Toy manufacturing giant Mattel is voluntarily recalling nearly 11 million products in the U.S. and Canada, according to the U.S. Consumer Product Safety Commission and Health Canada.

The recall includes several models of toddler tricycles, high chairs, inflatable balls and toy cars.

The largest recall is of seven million Fisher-Price Trikes and Tough Trikes toddler tricycles, of which 150,000 were sold in Canada. Ten injuries have been reported of children falling against a protruding plastic "ignition key" on the toy.

Health Canada, in a statement issued on Thursday morning, said the tricycles are intended for children ages two to five.

"A child can strike, sit, or fall on the protruding ignition key, resulting in serious injury including genital bleeding," Health Canada said.

Health Canada has not received any Canadian reports of incidents or injuries related to the use of these trikes. However, the department's statement said parents should place the toy out of reach of children immediately.

The toys were sold in Canada from January 1997 through September 2010.

Trikes manufactured after June 16, 2010 are not included, Health Canada said.

The New York-based toy company is also recalling 2.8 million inflatable balls. It reports 125,000 were sold in Canada.

Health Canada says a valve on the toy can come off, posing a choking hazard.
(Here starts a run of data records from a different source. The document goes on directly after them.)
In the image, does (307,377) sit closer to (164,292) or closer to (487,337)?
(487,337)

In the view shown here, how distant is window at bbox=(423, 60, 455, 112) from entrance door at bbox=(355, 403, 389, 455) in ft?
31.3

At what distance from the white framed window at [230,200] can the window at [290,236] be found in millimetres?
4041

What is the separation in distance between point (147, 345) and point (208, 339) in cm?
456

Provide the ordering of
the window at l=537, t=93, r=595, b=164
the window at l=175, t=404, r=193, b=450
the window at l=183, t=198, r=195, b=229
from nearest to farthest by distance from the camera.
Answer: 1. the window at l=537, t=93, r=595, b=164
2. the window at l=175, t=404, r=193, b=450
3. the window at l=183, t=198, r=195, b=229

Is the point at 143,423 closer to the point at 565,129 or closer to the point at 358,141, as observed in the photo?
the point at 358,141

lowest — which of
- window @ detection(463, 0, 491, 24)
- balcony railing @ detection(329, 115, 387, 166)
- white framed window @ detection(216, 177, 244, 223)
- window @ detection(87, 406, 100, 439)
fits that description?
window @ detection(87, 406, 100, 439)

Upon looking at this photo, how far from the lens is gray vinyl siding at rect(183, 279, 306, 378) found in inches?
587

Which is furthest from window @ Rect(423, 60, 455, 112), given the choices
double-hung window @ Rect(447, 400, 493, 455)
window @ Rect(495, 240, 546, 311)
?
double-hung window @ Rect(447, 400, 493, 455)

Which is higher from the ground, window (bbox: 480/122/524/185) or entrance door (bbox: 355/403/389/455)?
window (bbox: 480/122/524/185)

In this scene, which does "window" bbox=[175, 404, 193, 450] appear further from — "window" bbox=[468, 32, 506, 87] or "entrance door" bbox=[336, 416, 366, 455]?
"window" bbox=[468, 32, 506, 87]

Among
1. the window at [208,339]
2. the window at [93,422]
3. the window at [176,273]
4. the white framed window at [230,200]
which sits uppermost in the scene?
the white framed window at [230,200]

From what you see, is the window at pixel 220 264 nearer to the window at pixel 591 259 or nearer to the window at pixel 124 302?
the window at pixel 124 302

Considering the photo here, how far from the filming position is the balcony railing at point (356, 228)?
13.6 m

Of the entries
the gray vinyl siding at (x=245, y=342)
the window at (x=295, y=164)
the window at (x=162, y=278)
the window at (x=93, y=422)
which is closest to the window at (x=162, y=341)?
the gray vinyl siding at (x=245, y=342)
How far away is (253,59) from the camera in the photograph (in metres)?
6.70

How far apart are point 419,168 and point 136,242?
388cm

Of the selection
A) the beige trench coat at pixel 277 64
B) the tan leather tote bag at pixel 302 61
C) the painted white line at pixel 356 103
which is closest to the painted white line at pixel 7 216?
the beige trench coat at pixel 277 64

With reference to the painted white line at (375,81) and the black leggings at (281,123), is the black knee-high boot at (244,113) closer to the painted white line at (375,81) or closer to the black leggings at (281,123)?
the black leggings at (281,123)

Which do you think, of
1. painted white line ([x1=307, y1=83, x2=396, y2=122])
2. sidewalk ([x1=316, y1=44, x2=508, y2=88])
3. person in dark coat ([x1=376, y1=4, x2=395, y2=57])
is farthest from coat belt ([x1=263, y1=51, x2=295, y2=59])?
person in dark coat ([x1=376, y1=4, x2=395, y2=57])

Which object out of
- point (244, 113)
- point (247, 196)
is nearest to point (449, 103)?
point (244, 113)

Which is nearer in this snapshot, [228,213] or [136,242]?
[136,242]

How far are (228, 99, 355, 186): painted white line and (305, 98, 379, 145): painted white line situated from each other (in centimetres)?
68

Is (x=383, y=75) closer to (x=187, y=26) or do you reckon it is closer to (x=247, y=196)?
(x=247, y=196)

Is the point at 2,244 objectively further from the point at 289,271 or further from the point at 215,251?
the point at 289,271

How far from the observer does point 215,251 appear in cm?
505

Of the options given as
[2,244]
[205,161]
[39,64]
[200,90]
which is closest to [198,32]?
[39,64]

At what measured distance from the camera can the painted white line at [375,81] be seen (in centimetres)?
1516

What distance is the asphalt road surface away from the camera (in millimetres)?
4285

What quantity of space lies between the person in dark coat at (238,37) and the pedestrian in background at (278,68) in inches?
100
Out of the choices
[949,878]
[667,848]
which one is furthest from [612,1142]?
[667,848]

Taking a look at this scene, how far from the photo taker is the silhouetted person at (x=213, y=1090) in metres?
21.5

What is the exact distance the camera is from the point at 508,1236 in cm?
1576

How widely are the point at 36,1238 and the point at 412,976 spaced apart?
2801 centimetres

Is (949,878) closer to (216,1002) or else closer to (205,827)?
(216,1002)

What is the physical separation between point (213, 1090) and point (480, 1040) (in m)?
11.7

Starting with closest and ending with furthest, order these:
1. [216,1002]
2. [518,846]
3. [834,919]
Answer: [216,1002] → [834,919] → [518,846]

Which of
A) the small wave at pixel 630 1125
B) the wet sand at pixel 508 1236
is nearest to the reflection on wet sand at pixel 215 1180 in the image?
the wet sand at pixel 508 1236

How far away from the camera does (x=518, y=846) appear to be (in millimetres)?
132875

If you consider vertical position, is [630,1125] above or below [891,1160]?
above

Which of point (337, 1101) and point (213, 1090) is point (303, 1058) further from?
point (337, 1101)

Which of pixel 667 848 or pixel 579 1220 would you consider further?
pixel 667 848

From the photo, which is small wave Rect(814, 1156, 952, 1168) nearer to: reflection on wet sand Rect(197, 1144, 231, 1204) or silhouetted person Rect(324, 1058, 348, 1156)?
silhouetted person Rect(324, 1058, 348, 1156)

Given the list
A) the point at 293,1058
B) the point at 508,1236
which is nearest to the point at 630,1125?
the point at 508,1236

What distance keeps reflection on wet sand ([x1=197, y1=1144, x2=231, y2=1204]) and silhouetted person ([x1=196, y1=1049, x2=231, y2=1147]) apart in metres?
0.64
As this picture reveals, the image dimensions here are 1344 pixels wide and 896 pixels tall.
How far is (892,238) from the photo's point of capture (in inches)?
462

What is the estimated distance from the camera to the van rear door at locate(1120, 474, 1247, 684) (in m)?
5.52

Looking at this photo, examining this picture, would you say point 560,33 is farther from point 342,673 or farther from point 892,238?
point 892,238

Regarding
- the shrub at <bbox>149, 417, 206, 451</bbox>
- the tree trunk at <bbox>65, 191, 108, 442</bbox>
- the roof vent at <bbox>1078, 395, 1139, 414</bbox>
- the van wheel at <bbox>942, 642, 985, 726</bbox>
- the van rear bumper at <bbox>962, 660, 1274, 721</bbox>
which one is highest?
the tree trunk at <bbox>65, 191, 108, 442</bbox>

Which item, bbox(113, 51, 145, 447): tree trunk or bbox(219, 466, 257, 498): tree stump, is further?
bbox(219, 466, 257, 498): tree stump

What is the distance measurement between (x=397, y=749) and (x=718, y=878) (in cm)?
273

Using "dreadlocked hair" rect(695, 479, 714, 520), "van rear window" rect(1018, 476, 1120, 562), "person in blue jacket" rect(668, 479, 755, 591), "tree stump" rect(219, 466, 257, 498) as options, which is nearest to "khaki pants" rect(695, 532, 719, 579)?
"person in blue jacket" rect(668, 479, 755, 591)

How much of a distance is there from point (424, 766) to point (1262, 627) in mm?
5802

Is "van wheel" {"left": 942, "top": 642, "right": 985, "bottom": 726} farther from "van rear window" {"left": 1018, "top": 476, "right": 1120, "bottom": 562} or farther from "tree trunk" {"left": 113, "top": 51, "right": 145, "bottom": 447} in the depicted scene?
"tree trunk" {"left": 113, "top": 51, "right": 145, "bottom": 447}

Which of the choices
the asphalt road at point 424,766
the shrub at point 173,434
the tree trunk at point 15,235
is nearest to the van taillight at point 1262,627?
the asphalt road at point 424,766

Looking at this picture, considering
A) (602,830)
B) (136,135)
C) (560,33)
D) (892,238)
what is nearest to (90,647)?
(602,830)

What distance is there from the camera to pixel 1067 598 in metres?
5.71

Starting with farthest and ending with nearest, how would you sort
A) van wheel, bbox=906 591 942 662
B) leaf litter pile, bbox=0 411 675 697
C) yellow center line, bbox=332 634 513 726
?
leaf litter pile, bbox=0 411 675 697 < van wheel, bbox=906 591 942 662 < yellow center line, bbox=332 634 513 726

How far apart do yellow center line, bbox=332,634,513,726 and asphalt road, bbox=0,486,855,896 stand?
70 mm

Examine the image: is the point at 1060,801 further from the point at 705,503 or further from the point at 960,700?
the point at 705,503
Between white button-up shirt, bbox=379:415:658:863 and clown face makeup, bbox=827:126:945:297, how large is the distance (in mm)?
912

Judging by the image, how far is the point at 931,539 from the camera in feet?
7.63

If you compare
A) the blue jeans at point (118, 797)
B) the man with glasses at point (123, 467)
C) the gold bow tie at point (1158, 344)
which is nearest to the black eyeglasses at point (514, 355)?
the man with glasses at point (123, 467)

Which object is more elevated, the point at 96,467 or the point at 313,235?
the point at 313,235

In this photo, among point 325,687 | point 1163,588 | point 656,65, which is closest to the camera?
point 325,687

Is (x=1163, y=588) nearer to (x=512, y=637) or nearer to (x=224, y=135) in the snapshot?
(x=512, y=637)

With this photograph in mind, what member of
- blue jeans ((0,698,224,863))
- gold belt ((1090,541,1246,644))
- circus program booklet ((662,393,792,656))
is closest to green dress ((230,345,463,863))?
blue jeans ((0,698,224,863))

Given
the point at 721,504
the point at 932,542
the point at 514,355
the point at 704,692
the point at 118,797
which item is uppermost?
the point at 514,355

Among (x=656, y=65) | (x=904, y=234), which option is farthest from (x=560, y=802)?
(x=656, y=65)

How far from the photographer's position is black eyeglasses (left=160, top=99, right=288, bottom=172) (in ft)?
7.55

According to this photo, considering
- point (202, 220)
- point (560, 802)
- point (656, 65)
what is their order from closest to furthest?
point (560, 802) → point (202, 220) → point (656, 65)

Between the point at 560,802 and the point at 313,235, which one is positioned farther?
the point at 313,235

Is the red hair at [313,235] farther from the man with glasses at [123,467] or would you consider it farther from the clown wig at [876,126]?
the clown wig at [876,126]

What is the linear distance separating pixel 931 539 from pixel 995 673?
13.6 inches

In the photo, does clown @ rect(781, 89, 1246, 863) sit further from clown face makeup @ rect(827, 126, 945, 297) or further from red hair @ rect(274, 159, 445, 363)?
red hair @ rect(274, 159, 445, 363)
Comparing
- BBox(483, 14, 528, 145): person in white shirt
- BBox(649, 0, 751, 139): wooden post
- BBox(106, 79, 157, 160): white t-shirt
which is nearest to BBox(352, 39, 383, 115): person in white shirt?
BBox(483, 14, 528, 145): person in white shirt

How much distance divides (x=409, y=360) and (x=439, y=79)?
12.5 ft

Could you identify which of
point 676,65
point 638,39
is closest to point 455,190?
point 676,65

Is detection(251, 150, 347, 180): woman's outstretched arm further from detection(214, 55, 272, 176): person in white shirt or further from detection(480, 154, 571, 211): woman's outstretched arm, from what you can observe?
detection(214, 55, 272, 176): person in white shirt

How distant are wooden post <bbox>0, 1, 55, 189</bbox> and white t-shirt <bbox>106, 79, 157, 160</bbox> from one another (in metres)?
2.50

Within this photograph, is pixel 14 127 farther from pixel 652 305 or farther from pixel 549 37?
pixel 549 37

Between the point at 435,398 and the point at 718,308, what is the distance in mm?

These products were sold between July 2001 and July 2008. There have been eight reported incidents in Canada.

In addition, 125,000 high chairs in Canada and 20,000 toy cars have been recalled.

According to the release, there have been several incidents where children have been injured by both of those products, as well.

All of the products were in stores until September 2010.

Health Canada says children may be injured by falling against pegs in the back legs of the high chair and consumers should stop using the chair immediately.

The chairs were sold in Canada from September 2001 through September 2010.

Fisher-Price general manager Kevin Curran issued a statement Thursday morning.

"Many of us here at Fisher-Price are parents, too — myself included — and we share your belief that nothing is more important than the well-being of our children.

"In collaboration with the Consumer Products Safety Commission, Health Canada and other regulators, we initiated the recall process for certain products. And we're reaching out to parents to help you determine whether you have a recalled product and how to get a replacement part or repair kit."

"Product recalls are a difficult part of business, and I understand they're particularly concerning when they involve products for children. But we're going to continue to work extremely hard to bring your family products that are safe and engaging and innovative — just as you expect from Fisher-Price," Mr. Curran said in a statement.